Protecting carpet during construction is an absolute necessity. Too often carpet is installed during the construction phase. Why does this happen? It is simple…
- poor planning
- delivery mix ups & rushed jobs
- use during construction
- acclimation requirements
- installation schedules
We live in a world where after a decision is made everything “must be ready yesterday”. The trades really do not have time to do the job completely according to spec. How can a corner be cut with minimum risk? It’s the world we live in.

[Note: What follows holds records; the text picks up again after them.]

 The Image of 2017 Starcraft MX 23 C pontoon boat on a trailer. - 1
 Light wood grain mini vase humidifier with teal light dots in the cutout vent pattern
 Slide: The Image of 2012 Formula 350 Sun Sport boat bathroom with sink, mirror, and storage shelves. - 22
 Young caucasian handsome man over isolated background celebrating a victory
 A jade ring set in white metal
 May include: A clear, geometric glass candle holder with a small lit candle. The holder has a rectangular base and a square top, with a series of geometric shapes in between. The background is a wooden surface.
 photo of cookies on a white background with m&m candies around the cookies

Years ago when I first started cleaning carpets I used to see rolled paper, plank boards, plywood or particle board set over a freshly installed carpet in commercial facilities. Carpet runners were common place. You would also see plastic, but it was loose or taped down. Of course the duck tape caused issues but some solvent and a piece of carpet could remove that easily…at least until sticky tape lines reappeared after a few months. Today there are different issues.

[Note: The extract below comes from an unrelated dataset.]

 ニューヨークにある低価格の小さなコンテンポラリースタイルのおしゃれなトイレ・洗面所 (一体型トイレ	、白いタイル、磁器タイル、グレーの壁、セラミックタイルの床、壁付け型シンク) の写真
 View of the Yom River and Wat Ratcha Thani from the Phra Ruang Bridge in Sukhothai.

Quick and easy products used to protect carpet after installation from spills, traffic or construction debris are typically thin plastic rolls with a mastic or quick release adhesive on the back. This protective application of plastic is meant to easily stay in place after it is rolled out. It does a good job at this initially, but if it is installed too soon (on a direct glue down), it is left in place too long or experiences heavy traffic (typically associated with moving furniture etc)….it can transfer the mastic to the carpet making it tacky or sticky or cause fume fading (color loss of carpet fibers). Both of these issues are difficult and sometimes impossible to correct. Often the warranty is voided immediately when the manufacturer finds out.
It is important to know what you are placing on a carpet when your intention is protecting carpet during construction. Many carpet manufacturers do not recommend the use of plastic films used for carpet protection. Not knowing what the manufacture recommends could cost you extra time and money.